Constellation Brands, the New York-based owner of California’s Robert Mondavi Winery, has issued a concerning outlook for the wine industry, citing “continued category pressures.”
With CEO Bill Newlands stepping down, the company anticipates a decline in the fine wine market. Chief Financial Officer Garth Hankinson pointed to various factors affecting margins for the fourth quarter ending February 28, including “continued category pressures, channel headwinds, timing of leverage costs, and rebalancing of distributor inventory.”
During an April 7 conference call, Hankinson noted, “U.S. fine wine has shifted from expected low-single-digit growth to a low-single-digit decline. Similarly, U.S. fine spirits have dropped from positive mid-single-digit growth to flat or slight decline.” He added that while the company is doing better than the market, it remains on a lower base.
Newlands, who had been with Constellation since 2019, resigned on April 13, passing the CEO role to board member Nick Fink. Fink expressed a desire to “further strengthen the company’s core strengths.”

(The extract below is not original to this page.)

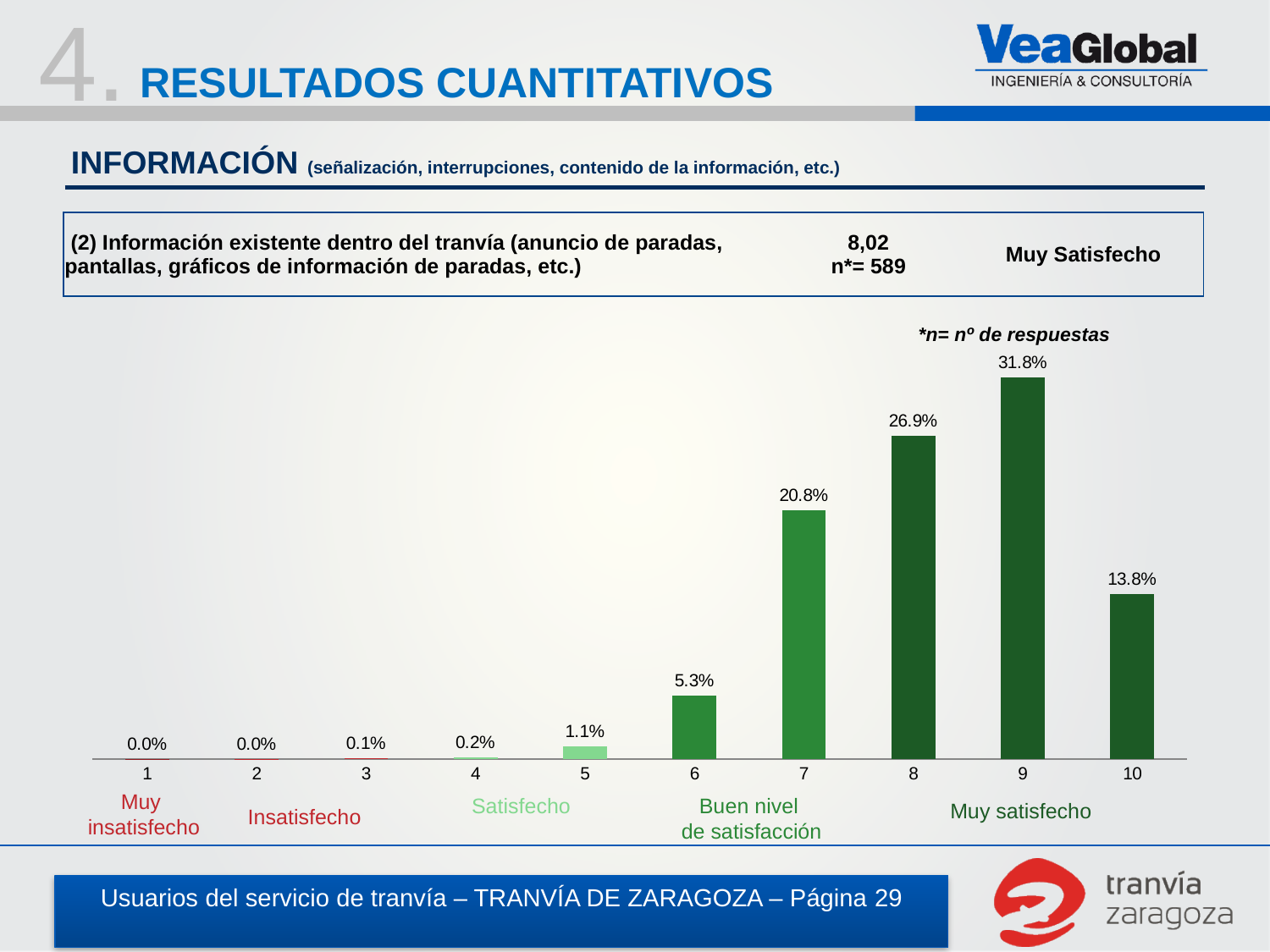
Which score received the highest percentage of responses? 9 What kind of chart is shown on the slide? bar chart Which has a larger value, score 8 or score 10? 8 What percentage of responses gave a score of 7? 20.8% What is the difference in percentage points between the bars for score 9 and score 8? 4.9 What percentage of responses gave a score of 5? 1.1% What is the combined percentage for scores 8, 9 and 10? 72.5% How many score categories are shown on the x axis? 10 What percentage of responses gave a score of 9? 31.8% What percentage of responses gave a score of 10? 13.8% What is the difference in percentage points between the bars for score 7 and score 6? 15.5 Which scores are labelled 'Muy insatisfecho' below the x axis? 1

Despite challenges, Newlands mentioned that the company ended the 2026 financial year with “solid momentum” in the beer sector, even considering a “challenging economic backdrop with more selective purchasing behavior.” Fink reassured stakeholders that the company enters its next phase “from a position of strength,” bolstered by a solid beer portfolio and a redesigned wine offering.
Robert Mondavi Winery, located in Oakville, California, is set to reopen on April 20 following renovations. The winery plans to offer a “Pioneer Tasting” course for $60. However, Hankinson mentioned that the Napa tasting room has also been struggling, remarking on a general softness at Napa-based wineries.
Many local wineries face similar difficulties, with some owners opting to sell to larger corporations or shutting down altogether. The loss of the boomer generation, a key demographic for wine consumption, has contributed to the industry’s economic troubles.